Methods and theory of phylogenetic inference
Davis, Jerrold I. , Nixon, Kevin C. , Little, Damon P. .
The limits of conventional cladistic analysis - the 500-terminal rbcL matrix, sources of variation in the estimation of branch support, and some gentle criticisms of supertree methods.
Two published analyses of the 500-terminal rbcL matrix (known as zilla) failed to yield most-parsimonious trees, and although analytical methods developed since that time easily yield such trees, there are widespread perceptions that shortest trees for this matrix cannot be discovered by conventional search methods in a reasonable period of time with a single PC. This matrix is amenable to analysis by conventional methods, and relatively short preliminary analyses can help to identify the most efficient settings for such searches.
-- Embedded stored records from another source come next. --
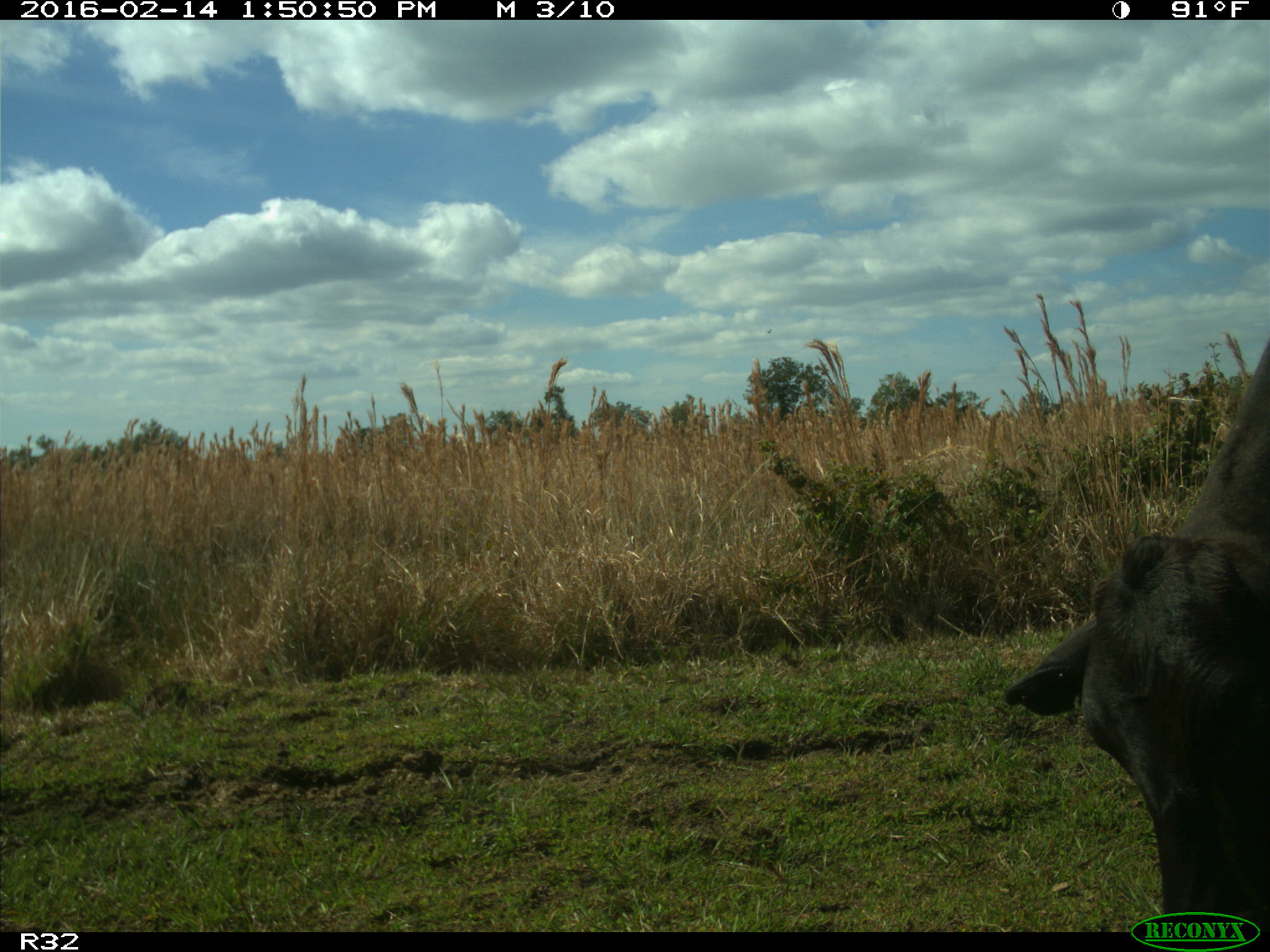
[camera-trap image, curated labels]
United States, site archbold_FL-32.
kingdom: Animalia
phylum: Chordata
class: Mammalia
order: Artiodactyla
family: Bovidae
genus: Bos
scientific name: Bos taurus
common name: domestic cow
Two-stage analyses of the zilla matrix, involving relatively intensive branch-swapping conducted on the best tree sets obtained from a large number of less intensive searches, are consistently more efficient than one-stage searches. For the zilla matrix, one of the most efficient searches is a two-stage analysis with 50 trees held during the first stage, with second-stage swapping (with 2000 trees held in memory) conducted on the most optimal 5% of all tree sets obtained during the first stage. Under these conditions, about one fourth of all tree sets subjected to second-stage swapping yield most-parsimonious trees. Although data sets with substantially more terminals than the three-gene matrix are beyond the current limits of conventional cladistic analysis on a single PC, these methods are likely to be of continued utility when employed in combination with more recently developed methods such as tree fusion, sectorial searches, and the parsimony ratchet. Estimates of branch support, using methods such as the bootstrap and the jackknife, are sensitive to a variety of analytical factors. Thus, it is problematic to compare support for similar groupings obtained from analyses that include partially overlapping sets of taxa, and that have been conducted with nonidentical settings. Supertree methods using surrogate data of this sort introduce error while failing to circumvent the analytical challenges associated with large matrices.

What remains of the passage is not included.